▶ _OBJETIVO_
Escreva a continuação do texto sobre a parceria entre Brasil e China, começando logo após a última frase apresentada.

▶ _TEXTO FORNECIDO_
= = =

Brasil e China – potências mundiais

A viagem do Presidente Lula, em maio, à República Popular da China, será talvez o ponto culminante da sua bem-sucedida política exterior, que busca novos caminhos para defender melhor os interesses nacionais.

Em 2003, tivemos superávit de US$ 2,4 bilhões e comércio bilateral de US$ 6,7 bilhões, mas a China poderá representar ainda muito mais no aprofundamento de vínculos comerciais e econômicos.

No âmbito do agronegócio, o Brasil exerce liderança mundial na exportação dos produtos do complexo soja, café, açúcar, carne bovina e de frangos, e na produção de grãos em geral.

A área agricultável da China é limitada por cadeias de montanhas e amplos desertos e a disponibilidade de água é pequena para as necessidades de irrigação. Só a complementariedade das duas economias no plano agrícola já justifica aliança estratégica de longo prazo de um país com 1,3 bilhão de habitantes e o Brasil, que ainda possuí amplas extensões de terras aptas para a agropecuária e inexploradas.

O setor mineral é outro onde as duas economias se completam. As gigantescas siderúrgicas chinesas já são as maiores compradoras do nosso minério de ferro, do qual somos os principais extratores e exportadores universais. A estatal de lá e a Cia. Vale do Rio Doce vão estabelecer planta siderúrgica de porte no Maranhão.

No campo tecnológico, destaca-se a plena vigência do Programa de Cooperação Espacial Sino-Brasileiro, que lançou em 2003 satélite de observação de riquezas terrestres, que venderá imagens para terceiros países. Inicia-se projeto de cooperação na esfera nuclear, voltado à transferência de conhecimentos para exploração de jazidas de urânio no Brasil.

= = =

▶ _MATERIAL DE ORIGEM_
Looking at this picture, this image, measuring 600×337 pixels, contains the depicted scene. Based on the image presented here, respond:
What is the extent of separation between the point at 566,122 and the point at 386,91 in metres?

= = =

▶ _RESULTADO DO EXERCÍCIO_
Para atenuar problemas ambientais, a China está interessada na importação de álcool anidro. A Embraer já produz aviões na China em consórcio com estatal chinesa. Exportamos crescente número de automóveis. A Petrobras e a estatal chinesa de petróleo Sinopec poderão estabelecer importantes parcerias na perfuração lá do ouro negro, e aqui em investimentos em estaleiros para construção de navios e plataformas de petróleo e em fábrica de tubos para gasodutos. Ferrovias para escoar soja brasileira pelo Oceano Pacífico estão nas intenções dos chineses.

Observem-se dados assombrosos: de 1980 a 2000, o PIB da China cresceu média/anual de 10,3%. Há previsões de que o produto interno chinês ultrapassará o da França este ano, da Inglaterra em 2006, da Alemanha em 2007 e do Japão em 2016. Em 2003, a balança comercial da China com os EUA registrou espetacular superávit de US$ 55 bilhões e de US$ 18 bilhões com a União Européia.

Esses extraordinários superávites da balança comercial tornaram-se possíveis, sem demérito para a qualidade dos itens chineses, devido à estabilidade da moeda Yuan, com taxa de câmbio fixada desde 1993 em 8,277 por dólar (flutuação de mais ou menos 0,15%), e o governo comunista tem resistido às pressões de Washington para desvalorizar sua moeda. A China acumula estratosféricas reservas cambiais de US$ 400 bilhões, boa parte aplicada em títulos do tesouro norte-americano.

Fator fundamental para esses estupendos resultados foi a supremacia da China, desde vários anos, na atração de capitais estrangeiros, a maior parte direcionados para produção exportável, diferente do Brasil que privatizou as estatais e atraiu inversões para se ocupar basicamente do mercado interno. Em 1985, Brasil e China equiparavam-se em participação no comércio exterior.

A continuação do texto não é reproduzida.